Onde o rio atmosférico vai trazer mais chuva

Os estados de São Paulo, Rio de Janeiro e Minas Gerais devem sofrer mais a influência deste rio atmosférico no Sudeste do Brasil com volumes elevados de chuva e localmente até excessivos.

O mapa abaixo mostra a projeção de chuva para sete dias do modelo britânico UKMET do Met Office, que pode ser consultado a qualquer hora pelo nosso assinante (clique aqui para assinar).

METSUL

Vários pontos podem somar apenas nesta semana volumes de 100 mm a 200 mm, entretanto não são descartadas marcas isoladas superiores, em especial em regiões perto e sobre montanhas por efeito de orografia (chuva associada ao relevo).

O estado do Rio de Janeiro e o Sul de Minas Gerais estão entre as áreas com maior risco de chuva volumosa e mesmo excessiva em alguns pontos com possibilidade de alagamentos, inundações repentinas e deslizamentos de terra.

O que é um rio atmosférico

Os rios atmosféricos são regiões longas e concentradas na atmosfera que transportam ar úmido dos trópicos para latitudes mais altas.
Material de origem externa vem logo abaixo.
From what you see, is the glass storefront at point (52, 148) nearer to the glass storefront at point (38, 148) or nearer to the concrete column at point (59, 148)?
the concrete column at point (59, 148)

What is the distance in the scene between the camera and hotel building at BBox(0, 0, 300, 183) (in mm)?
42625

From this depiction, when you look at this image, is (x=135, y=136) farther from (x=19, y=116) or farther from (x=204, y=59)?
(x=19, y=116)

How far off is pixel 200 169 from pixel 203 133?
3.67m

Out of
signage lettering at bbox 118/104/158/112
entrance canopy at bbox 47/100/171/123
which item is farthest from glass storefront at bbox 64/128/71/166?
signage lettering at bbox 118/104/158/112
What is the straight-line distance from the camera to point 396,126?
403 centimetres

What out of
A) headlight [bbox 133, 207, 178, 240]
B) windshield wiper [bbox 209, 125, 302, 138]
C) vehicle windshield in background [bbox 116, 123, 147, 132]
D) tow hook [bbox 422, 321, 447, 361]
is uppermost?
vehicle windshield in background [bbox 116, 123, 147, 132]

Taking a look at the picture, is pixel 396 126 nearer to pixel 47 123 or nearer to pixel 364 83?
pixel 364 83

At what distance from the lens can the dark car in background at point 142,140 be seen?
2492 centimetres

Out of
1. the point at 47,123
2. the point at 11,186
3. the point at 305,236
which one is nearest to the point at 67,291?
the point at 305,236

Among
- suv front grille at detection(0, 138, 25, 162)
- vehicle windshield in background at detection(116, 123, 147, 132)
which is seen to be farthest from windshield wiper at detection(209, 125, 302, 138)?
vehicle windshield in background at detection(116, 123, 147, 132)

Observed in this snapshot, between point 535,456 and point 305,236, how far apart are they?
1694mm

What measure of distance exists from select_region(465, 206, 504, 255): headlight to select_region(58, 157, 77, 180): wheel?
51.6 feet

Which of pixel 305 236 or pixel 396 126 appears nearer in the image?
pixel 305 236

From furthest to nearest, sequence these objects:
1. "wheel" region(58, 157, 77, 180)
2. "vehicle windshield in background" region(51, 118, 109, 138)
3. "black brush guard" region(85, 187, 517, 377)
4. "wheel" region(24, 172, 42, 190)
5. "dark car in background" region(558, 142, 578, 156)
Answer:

O ar úmido, combinado com ventos de alta velocidade, produz chuva pesada e neve, conforme a região no mundo. Esses eventos extremos de precipitação podem levar a inundações repentinas, deslizamentos de terra e danos catastróficos à vida e à propriedade.

Embora os rios atmosféricos tenham muitas formas e tamanhos, aqueles que contêm as maiores quantidades de vapor de água podem criar chuvas e inundações extremas, muitas vezes parando sobre bacias hidrográficas vulneráveis a inundações. Tais episódios podem interromper estradas, induzir deslizamentos de terra e causar danos catastróficos à vida e à propriedade.

No Brasil, estes rios atmosféricos se originam principalmente da região amazônica. Na maioria das vezes, um corredor de umidade se forma e avança pelo interior da América do Sul no sentido Sul até alcançar as latitudes médias e trazer chuva para o Sudeste ou o Sul do país. No Centro-Oeste e no Sudeste, estes corredores de umidade atuam mais nos meses quentes do ano.